OBJECTIVE

To investigate the damage of different patterns of intermittent hypoxia (IH) and continuous hypoxia (CH) on endothelial cells.

METHODS

Human umbilical vein endothelial cells of the line ECV304 were cultured in a program-controlled gas delivery system newly developed and divided into 8 groups to undergo different IH/reoxygenation (ROX) cycles so as to simulate the patterns of hypoxic episode seen in recurrent apnea and chronic obstructive pulmonary disease: intermittent normoxia (IN) group (exposed to 21% O2 15 s/21% O2 225 s for 60 cycles), IH group (exposed to 1.5% O2 15 s/21% O2 225 s for 30 or 60 cycles), IH hypercapnia group (exposed to 1.5% O2 and 20% CO2 15 s/21% O2 and 5% CO2 225 s, for 60 cycles), continuous hypoxia (CH group, exposed to 1.5% or 10% O2 for 15, 30 or 60 min), CH hypercapnia group (exposed to 10% O2 and 10% CO2 for 15, 30 or 60 min), CH added to IH group (exposed to 1.5% O2 15 s/10% O2 225 s for 60 cycles), different intermittent hypoxia extent group (exposed to 1.5% or 10% O2 15 s/21% O2 225 s for 60 cycles), different intermittent hypoxia frequency group (exposed to 1.5% O2 15 s/21% O2 225 s 315 s, 495 s or 105 s for 60 cycles), and different intermittent hypoxia duration group (exposed to 1.5% O2 15 s or 30 s/21% O2 225 s for 60 cycles). Then ELISA was conducted to examine the levels of interleukin-6 (IL-6) and tumor necrosis factor-alpha (TNFalpha) Bicinchoninic acid method was used to standardize the cell total protein level.

RESULTS

The levels of IL-6 and TNFalpha levels in the IH group were (770.40 +/- 21.60) and (126.93 +/- 2.58) pg.ml(-1).100 mg protein(-1) respectively, both significantly higher than those in the IN group [(374.06 +/- 38.10) and (31.96 +/- 13.64) pg.ml(-1).100 mg protein(-1) respectively, U = 0.000, P = 0.002], but significantly lower than those in the IH hypercapnia group [(829.27 +/- 7.16) and (78.77 +/- 4.00) pg.ml(-1).100 mg protein(-1) respectively, U = 0.000, P = 0.002]. The IL-6 levels of the CH hypercapnia 15, 30, and 60 min subgroups were all significantly higher than those of the corresponding CH subgroup (U = 0.000, P = 0.002).

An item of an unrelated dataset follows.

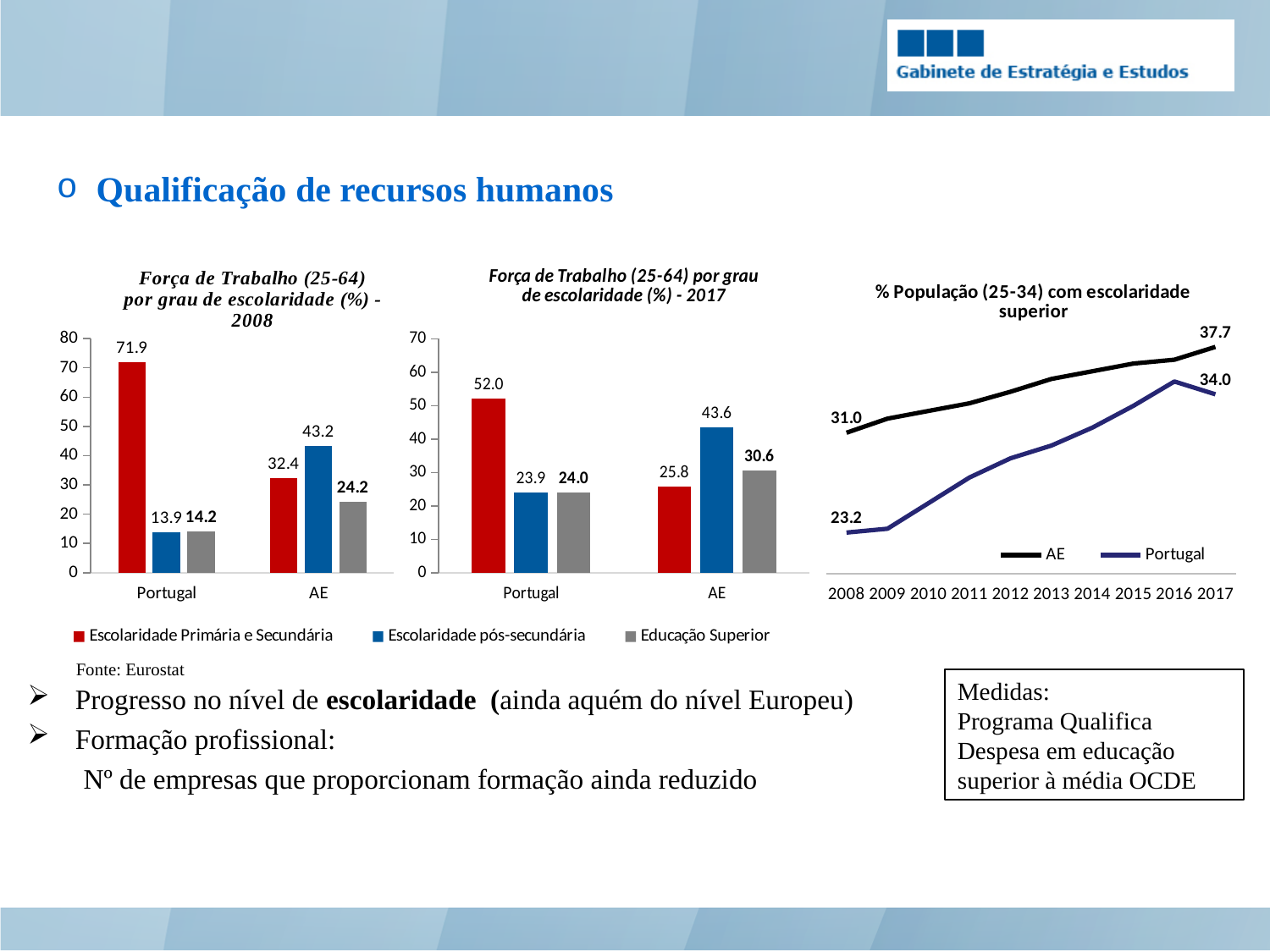
In the 2008 chart, which is larger: Escolaridade pós-secundária for AE or Escolaridade Primária e Secundária for AE? Escolaridade pós-secundária for AE In the chart '% População (25-34) com escolaridade superior', what is the value for Portugal in 2017? 34.0 In the chart '% População (25-34) com escolaridade superior', what is the value for AE in 2008? 31.0 In the 2008 chart, which series has the lowest value for Portugal? Escolaridade pós-secundária In the 2017 chart, which series has the highest value for Portugal? Escolaridade Primária e Secundária In the 2008 chart, what is the value for Educação Superior in AE? 24.2 In the 2017 chart, what is the difference between Escolaridade Primária e Secundária for Portugal and for AE? 26.2 In the 2017 chart, what is the value for Educação Superior in Portugal? 24.0 What kind of chart is '% População (25-34) com escolaridade superior'? line chart In the 2017 chart (Força de Trabalho (25-64) por grau de escolaridade (%) - 2017), what is the value for Escolaridade pós-secundária in AE? 43.6 In the chart '% População (25-34) com escolaridade superior', does the Portugal line rise or fall from 2008 to 2017? rise In the 2008 chart (Força de Trabalho (25-64) por grau de escolaridade (%) - 2008), what is the value for Escolaridade Primária e Secundária in Portugal? 71.9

The IL-6 and TNFalpha levels of the CH added to IH group were (536.74 +/- 14.97) and (51.10 +/- 6.80) pg.ml(-1).100 mg protein(-1) respectively, both were significantly higher than those of the IN group, but significantly lower than those of the IH group (chi(2) = 23.4, P < 0.05). The levels of IL-6 and TNFalpha increased along with the increase of the IH degree (chi(2) = 23.4, P < 0.05). The level changes of IL-6 and TNFalpha of the groups with different intermittent hypoxia frequency and with different intermittent hypoxia duration were complicated.

CONCLUSIONS

IH and CH significantly damage the endothelial cells dose-dependently, especially combined with hypercapnia. In IH/ROX, the inflammatory damage comes from ROX phase but not IH phase. Hypoxia duration and hypoxia frequency are also important parameters in the activation of inflammation.